2. File sharing: Suppose you want to send a massive file to a colleague while working on a project. Instead of emailing the file or uploading it to a third party cloud storage system (and waiting several minutes for the transfer to complete), you could send it directly through your web browser using WebRTC’s data channel, with very low-latency, with the benefit of full encryption between the two endpoints.

3. Embedded endpoints: ATMs. Vending machines. Bus stops. Retail store kiosks. All of these endpoints can be embedded with WebRTC engines. It’s an easy way to connect customers with live agents while they are on-the-go.

4. Sales enablement: Websites and applications are key tools for sales enablement. Customers rarely make important purchases on impulse. Decisions are often made after speaking with a sales associate. Outfitting a website or application with a WebRTC audio or video contact channel is a great way to provide ongoing assistance throughout the purchasing process.

5. Simple collaboration: It can be frustrating to have to open an account or download a platform to engage in a business meeting. WebRTC removes this barrier, providing a seamless, non-invasive way to connect and collaborate. Using WebRTC when communicating with colleagues, clients and business partners is easier, simpler and often more convenient.

6. Multiparty conferencing: Did you know you can create a multi-user video conference using WebRTC? One of the easiest ways to do this is to set up a mesh solution, which involves each user establishing a direct, peer to peer connection with one another. How many users you can connect at once depends on your hardware and bandwidth, but you can scale up to more users by using multipoint control units (MCUs) and selective forwarding units (SFUs).
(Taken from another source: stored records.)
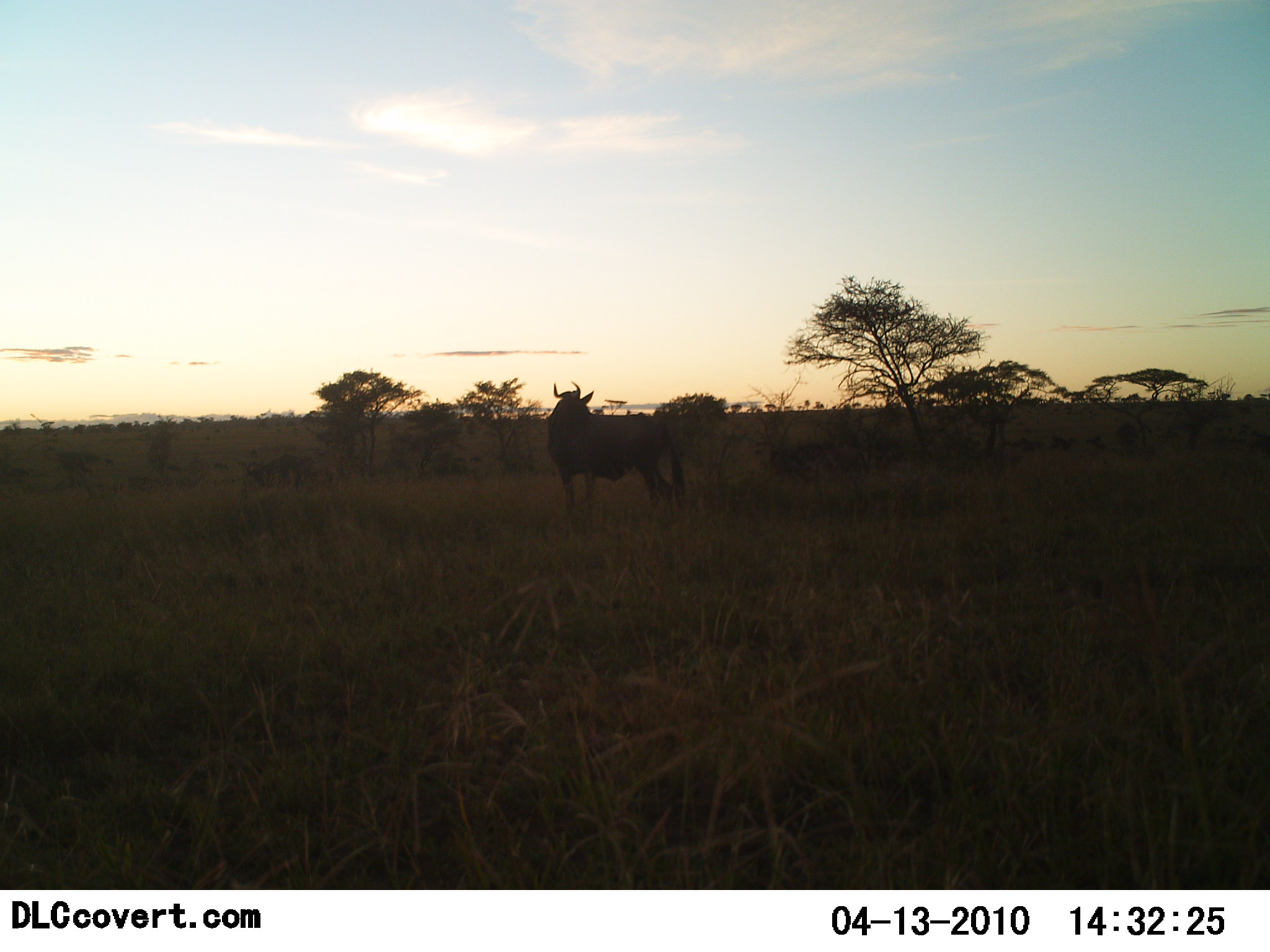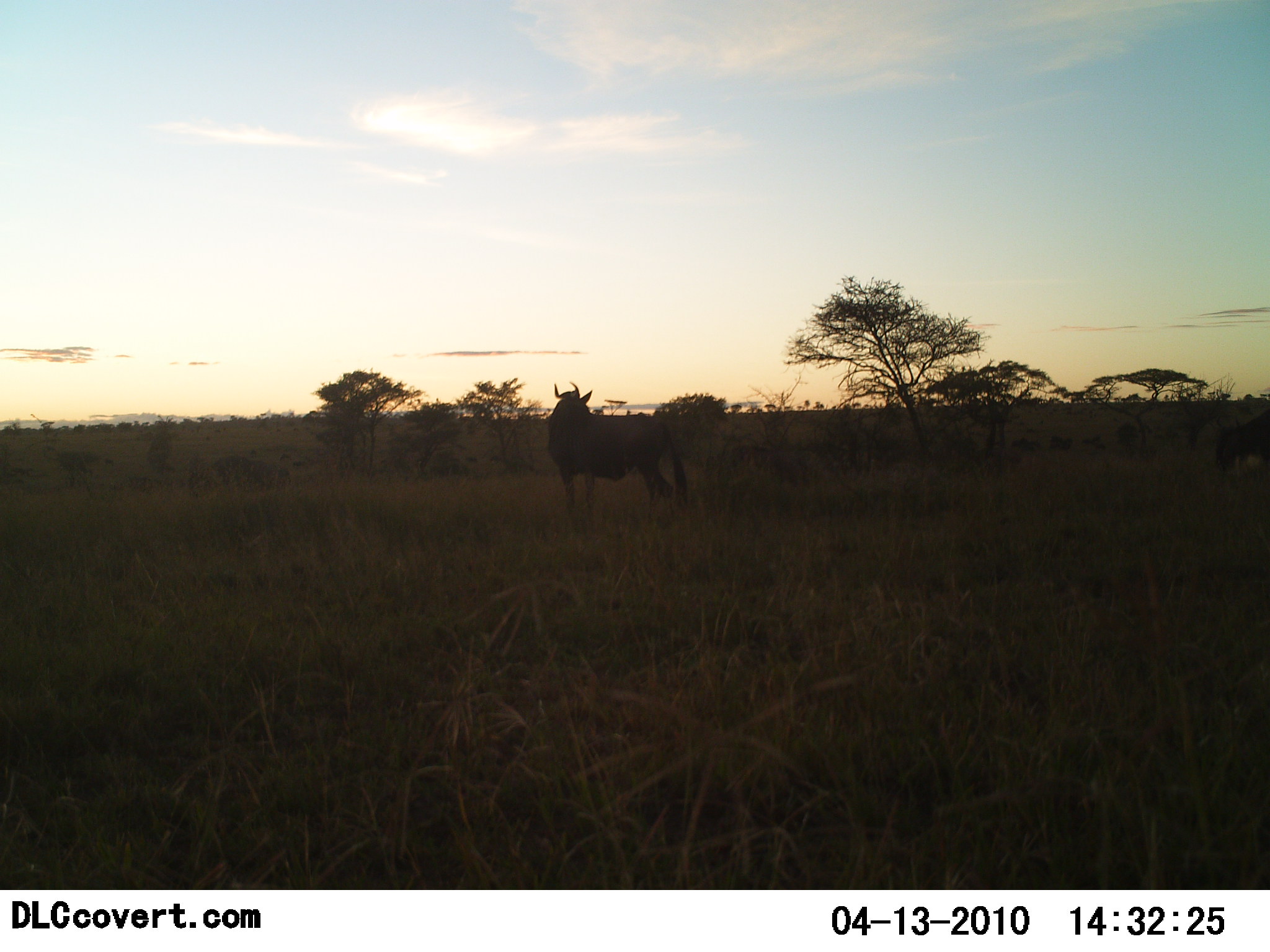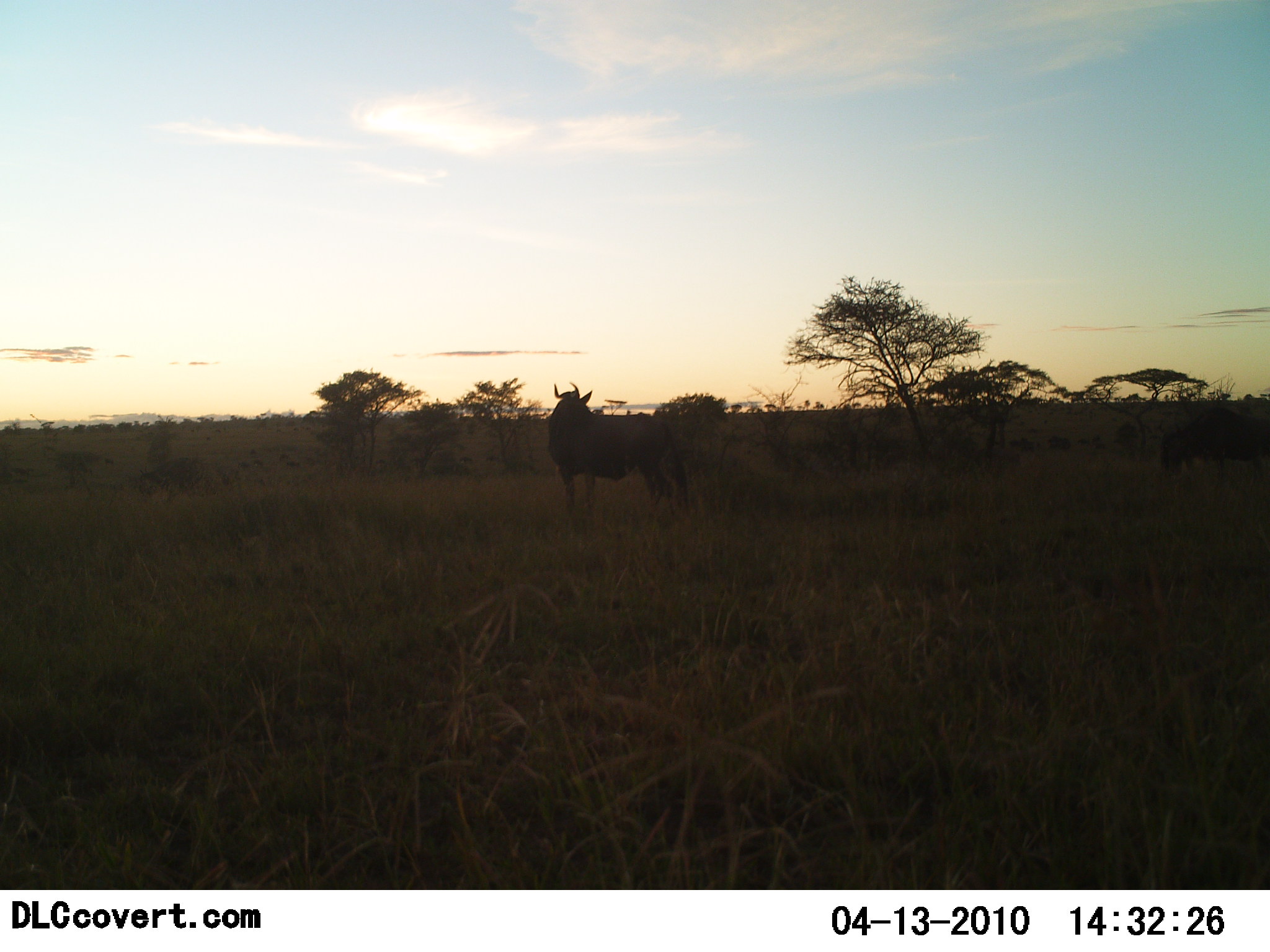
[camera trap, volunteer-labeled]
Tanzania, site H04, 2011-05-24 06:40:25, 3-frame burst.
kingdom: Animalia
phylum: Chordata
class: Mammalia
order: Artiodactyla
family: Bovidae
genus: Connochaetes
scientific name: Connochaetes taurinus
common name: blue wildebeest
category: wildebeest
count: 3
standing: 75%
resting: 0%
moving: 50%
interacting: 8%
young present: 0%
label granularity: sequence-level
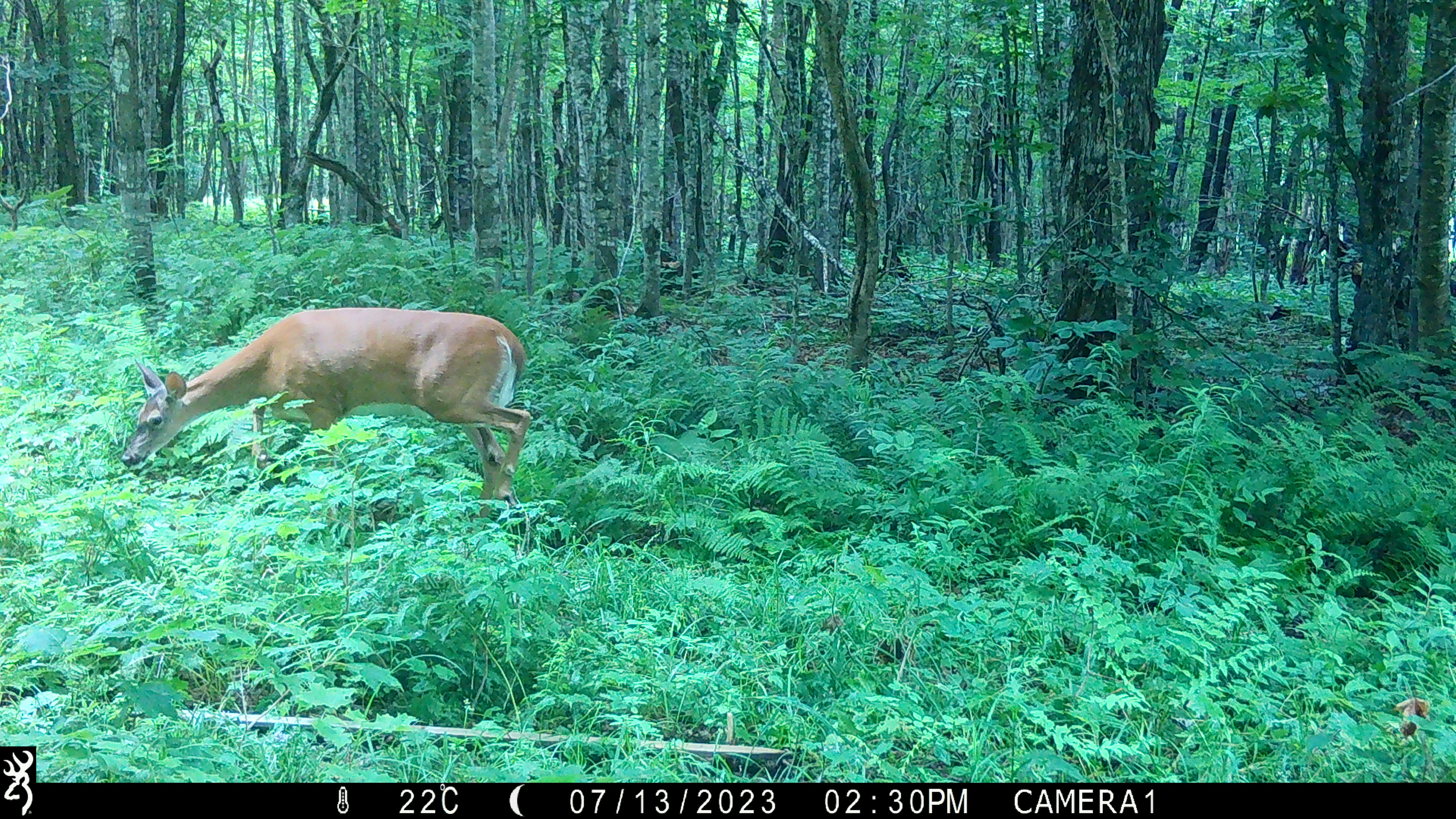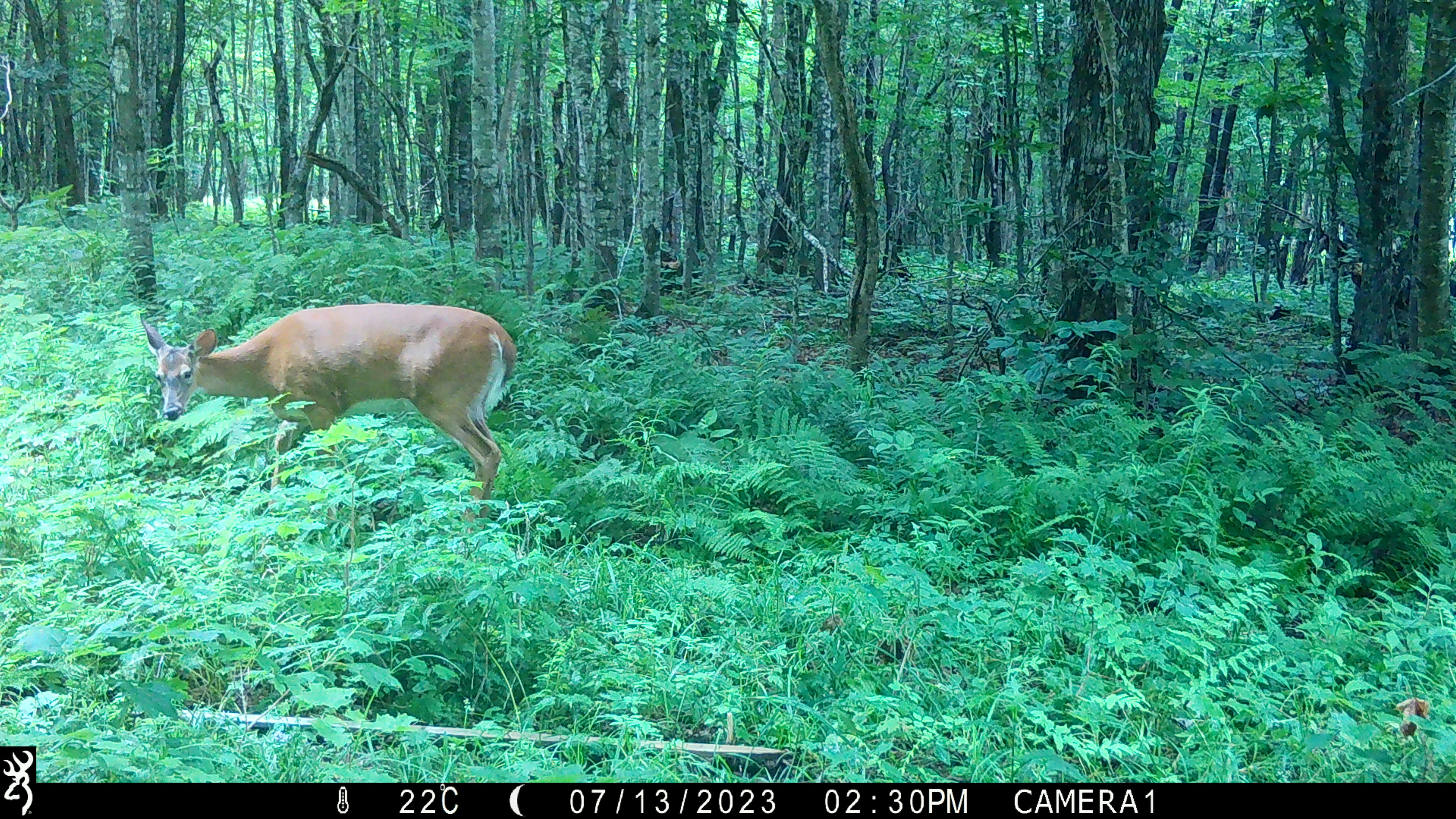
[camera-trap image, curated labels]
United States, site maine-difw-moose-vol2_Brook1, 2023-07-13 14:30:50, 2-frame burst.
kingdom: Animalia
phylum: Chordata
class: Mammalia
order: Artiodactyla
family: Cervidae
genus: Odocoileus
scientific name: Odocoileus virginianus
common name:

7. Emergency response: In some cases, WebRTC is being used to increase public safety. SaferMobility streamlines real-time interactions with authorities by enabling  video, audio, text communications while also utilizing location based awareness. This use of the WebRTC data channel allows responding personnel to have deeper insight and better information by circumventing previously existing communication barriers when responding to emergency calls.

8. Patient management: Many health clinics are now using WebRTC based solutions to reduce in-office patient visits. Doctors can now perform checkups over Web browsers. This allows them to allocate more time to higher priority patients. WebRTC is also a great way for clinic staff to communicate with patients in between visits as all the patient needs is a web browser and a URL.

9. Broadcasting: WebRTC may not be ideal for broadcasting, but you can use it to distribute one-way media transmissions like podcasts, speeches, concerts and videos. And using a solution like PubNub, which uses web sockets, you can even access real time attendance information.

10. Screen sharing: You can’t control someone else’s screen using WebRTC, but you can use it to share a screen. You can build a little extension package for browsers like Firefox and Chrome to enable screen sharing, and some third party platform providers like TokBox and Temasys provide code examples and support for screen sharing through their SDKs.

11. Support “Unsupported” Browsers: You may have heard that WebRTC is not supported for people using Microsoft Internet Explorer and Apple Safari desktop web browsers. That’s only partly true. Microsoft is slowly building WebRTC-compatible support into its latest browser, Edge, but that neglects the many people still using installed versions of Internet Explorer. And, Apple has yet to launch WebRTC support for Safari. Some vendors provide plugins that allow WebRTC services work in Internet Explorer and Safari, alleviating “interoperability” concerns.

12. Enhanced audience participation:
Tap to Speak recently developed a solution that turns smartphones into microphones during live events. The application was designed to improve communication between audience members and presenters, as it eliminates having to pass a traditional microphone around a room.